— Start EXERCISE MATERIALS —
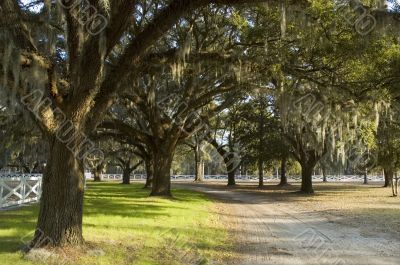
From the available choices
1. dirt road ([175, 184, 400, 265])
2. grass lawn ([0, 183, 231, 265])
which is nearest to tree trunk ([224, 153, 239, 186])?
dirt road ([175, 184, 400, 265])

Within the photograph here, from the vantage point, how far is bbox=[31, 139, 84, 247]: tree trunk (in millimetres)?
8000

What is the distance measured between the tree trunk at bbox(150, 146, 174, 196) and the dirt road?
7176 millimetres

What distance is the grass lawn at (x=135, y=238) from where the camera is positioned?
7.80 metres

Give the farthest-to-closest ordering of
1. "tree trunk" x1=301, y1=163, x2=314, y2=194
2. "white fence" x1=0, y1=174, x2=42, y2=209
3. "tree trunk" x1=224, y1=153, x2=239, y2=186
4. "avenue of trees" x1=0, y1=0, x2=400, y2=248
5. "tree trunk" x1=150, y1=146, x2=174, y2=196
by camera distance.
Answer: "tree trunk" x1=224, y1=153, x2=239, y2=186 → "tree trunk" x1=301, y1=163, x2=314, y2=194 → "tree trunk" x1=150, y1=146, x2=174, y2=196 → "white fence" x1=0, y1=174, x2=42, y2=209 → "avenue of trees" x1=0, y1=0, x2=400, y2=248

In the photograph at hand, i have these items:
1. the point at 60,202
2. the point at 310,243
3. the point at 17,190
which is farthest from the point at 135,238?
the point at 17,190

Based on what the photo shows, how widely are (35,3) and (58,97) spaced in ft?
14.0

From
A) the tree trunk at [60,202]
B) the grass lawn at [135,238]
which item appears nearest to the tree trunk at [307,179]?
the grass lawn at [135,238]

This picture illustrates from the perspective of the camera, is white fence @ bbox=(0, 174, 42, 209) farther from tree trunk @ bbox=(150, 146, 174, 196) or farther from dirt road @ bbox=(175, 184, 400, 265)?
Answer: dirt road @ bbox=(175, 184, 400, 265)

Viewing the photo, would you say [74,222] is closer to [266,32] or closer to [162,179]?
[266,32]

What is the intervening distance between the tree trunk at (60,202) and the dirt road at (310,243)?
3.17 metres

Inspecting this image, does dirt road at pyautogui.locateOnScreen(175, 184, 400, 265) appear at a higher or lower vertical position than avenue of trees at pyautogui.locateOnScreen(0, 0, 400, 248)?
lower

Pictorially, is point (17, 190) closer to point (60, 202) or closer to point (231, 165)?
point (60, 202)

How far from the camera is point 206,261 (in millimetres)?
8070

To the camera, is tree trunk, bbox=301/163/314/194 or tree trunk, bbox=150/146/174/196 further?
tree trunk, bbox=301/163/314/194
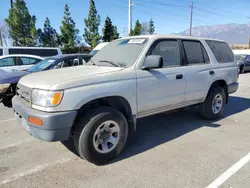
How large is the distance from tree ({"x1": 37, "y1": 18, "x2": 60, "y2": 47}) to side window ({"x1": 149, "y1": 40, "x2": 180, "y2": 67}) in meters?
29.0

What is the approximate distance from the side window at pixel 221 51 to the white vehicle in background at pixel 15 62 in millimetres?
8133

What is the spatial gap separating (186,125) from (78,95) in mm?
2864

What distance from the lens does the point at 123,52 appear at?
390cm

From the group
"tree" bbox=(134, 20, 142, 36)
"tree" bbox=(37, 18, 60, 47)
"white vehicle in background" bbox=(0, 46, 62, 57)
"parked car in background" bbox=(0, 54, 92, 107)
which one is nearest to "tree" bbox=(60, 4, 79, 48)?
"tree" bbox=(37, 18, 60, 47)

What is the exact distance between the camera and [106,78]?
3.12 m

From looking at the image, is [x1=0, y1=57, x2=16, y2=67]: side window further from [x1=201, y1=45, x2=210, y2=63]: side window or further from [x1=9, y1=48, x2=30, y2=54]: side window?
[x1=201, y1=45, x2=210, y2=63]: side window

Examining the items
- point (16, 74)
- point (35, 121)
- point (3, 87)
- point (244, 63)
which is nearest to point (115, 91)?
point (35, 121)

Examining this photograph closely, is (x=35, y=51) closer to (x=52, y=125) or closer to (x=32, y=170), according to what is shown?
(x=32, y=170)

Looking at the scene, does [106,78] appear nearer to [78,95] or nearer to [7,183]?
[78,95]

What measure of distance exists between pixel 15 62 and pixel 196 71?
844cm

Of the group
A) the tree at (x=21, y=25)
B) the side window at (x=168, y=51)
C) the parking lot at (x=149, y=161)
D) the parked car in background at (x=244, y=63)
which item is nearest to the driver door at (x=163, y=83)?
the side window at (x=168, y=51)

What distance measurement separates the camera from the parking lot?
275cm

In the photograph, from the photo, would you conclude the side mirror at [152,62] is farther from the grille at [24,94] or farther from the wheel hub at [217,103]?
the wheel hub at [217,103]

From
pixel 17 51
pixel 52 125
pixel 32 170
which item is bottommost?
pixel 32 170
— End EXERCISE MATERIALS —
THE EXERCISE — Copy every line of the records above word for word, without the pictures.

RESPONSE TO THIS EXERCISE —
From the available choices
1. dirt road ([175, 184, 400, 265])
2. grass lawn ([0, 183, 231, 265])
which is nearest to tree trunk ([224, 153, 239, 186])?
dirt road ([175, 184, 400, 265])

Within the photograph here, from the vantage point, how far is bbox=[31, 139, 84, 247]: tree trunk (in millimetres)?
8000

What is the distance measured between the tree trunk at bbox(150, 146, 174, 196) and the dirt road?
7176 millimetres

What distance is the grass lawn at (x=135, y=238) from where the camera is positioned?
7.80 metres

Give the farthest-to-closest ordering of
1. "tree trunk" x1=301, y1=163, x2=314, y2=194
2. "white fence" x1=0, y1=174, x2=42, y2=209
3. "tree trunk" x1=224, y1=153, x2=239, y2=186
4. "avenue of trees" x1=0, y1=0, x2=400, y2=248
5. "tree trunk" x1=150, y1=146, x2=174, y2=196
by camera distance.
Answer: "tree trunk" x1=224, y1=153, x2=239, y2=186 → "tree trunk" x1=301, y1=163, x2=314, y2=194 → "tree trunk" x1=150, y1=146, x2=174, y2=196 → "white fence" x1=0, y1=174, x2=42, y2=209 → "avenue of trees" x1=0, y1=0, x2=400, y2=248

In the photograph at hand, i have these items:
1. the point at 60,202
2. the point at 310,243
3. the point at 17,190
which is farthest from the point at 135,238?
the point at 17,190

Based on what the photo shows, how widely are (35,3) and (58,97) spaced in ft?
14.0

From
A) the tree trunk at [60,202]
B) the grass lawn at [135,238]
which item appears nearest to the tree trunk at [307,179]?
the grass lawn at [135,238]

This picture illustrates from the perspective of the camera, is white fence @ bbox=(0, 174, 42, 209) farther from tree trunk @ bbox=(150, 146, 174, 196) or farther from dirt road @ bbox=(175, 184, 400, 265)?
Answer: dirt road @ bbox=(175, 184, 400, 265)

Viewing the photo, would you say [74,222] is closer to [266,32] or closer to [162,179]?
[266,32]

What is the intervening distance between the tree trunk at (60,202) and the dirt road at (310,243)?
3.17 metres

Inspecting this image, does dirt road at pyautogui.locateOnScreen(175, 184, 400, 265) appear at a higher or lower vertical position than avenue of trees at pyautogui.locateOnScreen(0, 0, 400, 248)?
lower

Pictorially, is point (17, 190) closer to point (60, 202) or closer to point (231, 165)?
point (60, 202)

How far from the camera is point 206,261 (in millimetres)?
8070

To the camera, is tree trunk, bbox=301/163/314/194 or tree trunk, bbox=150/146/174/196 further?
tree trunk, bbox=301/163/314/194
How large is the distance from tree ({"x1": 37, "y1": 18, "x2": 60, "y2": 47}) to side window ({"x1": 149, "y1": 40, "x2": 180, "y2": 67}) in meters?
29.0

What is the approximate distance from the side window at pixel 221 51 to the white vehicle in background at pixel 15 62 in millimetres?
8133

What is the spatial gap separating (186,125) from (78,95) in mm?
2864

What distance from the lens does the point at 123,52 appear at?
390cm

From the group
"tree" bbox=(134, 20, 142, 36)
"tree" bbox=(37, 18, 60, 47)
"white vehicle in background" bbox=(0, 46, 62, 57)
"parked car in background" bbox=(0, 54, 92, 107)
which one is nearest to "tree" bbox=(60, 4, 79, 48)?
"tree" bbox=(37, 18, 60, 47)

What is the exact distance between the camera and [106,78]?
3.12 m

From looking at the image, is [x1=0, y1=57, x2=16, y2=67]: side window further from [x1=201, y1=45, x2=210, y2=63]: side window or further from [x1=9, y1=48, x2=30, y2=54]: side window?
[x1=201, y1=45, x2=210, y2=63]: side window

Examining the items
- point (16, 74)
- point (35, 121)
- point (3, 87)
- point (244, 63)
which is nearest to point (115, 91)?
point (35, 121)

Examining this photograph closely, is (x=35, y=51) closer to (x=52, y=125) or closer to (x=32, y=170), according to what is shown?
(x=32, y=170)

Looking at the scene, does [106,78] appear nearer to [78,95] or nearer to [7,183]?
[78,95]

What measure of distance exists between pixel 15 62 and pixel 196 71?
844cm

Of the group
A) the tree at (x=21, y=25)
B) the side window at (x=168, y=51)
C) the parking lot at (x=149, y=161)
D) the parked car in background at (x=244, y=63)
which item is nearest to the driver door at (x=163, y=83)?
the side window at (x=168, y=51)

What distance measurement separates the camera from the parking lot?
275cm

In the photograph, from the photo, would you conclude the side mirror at [152,62] is farther from the grille at [24,94] or farther from the wheel hub at [217,103]?
the wheel hub at [217,103]

From
pixel 17 51
pixel 52 125
pixel 32 170
which item is bottommost?
pixel 32 170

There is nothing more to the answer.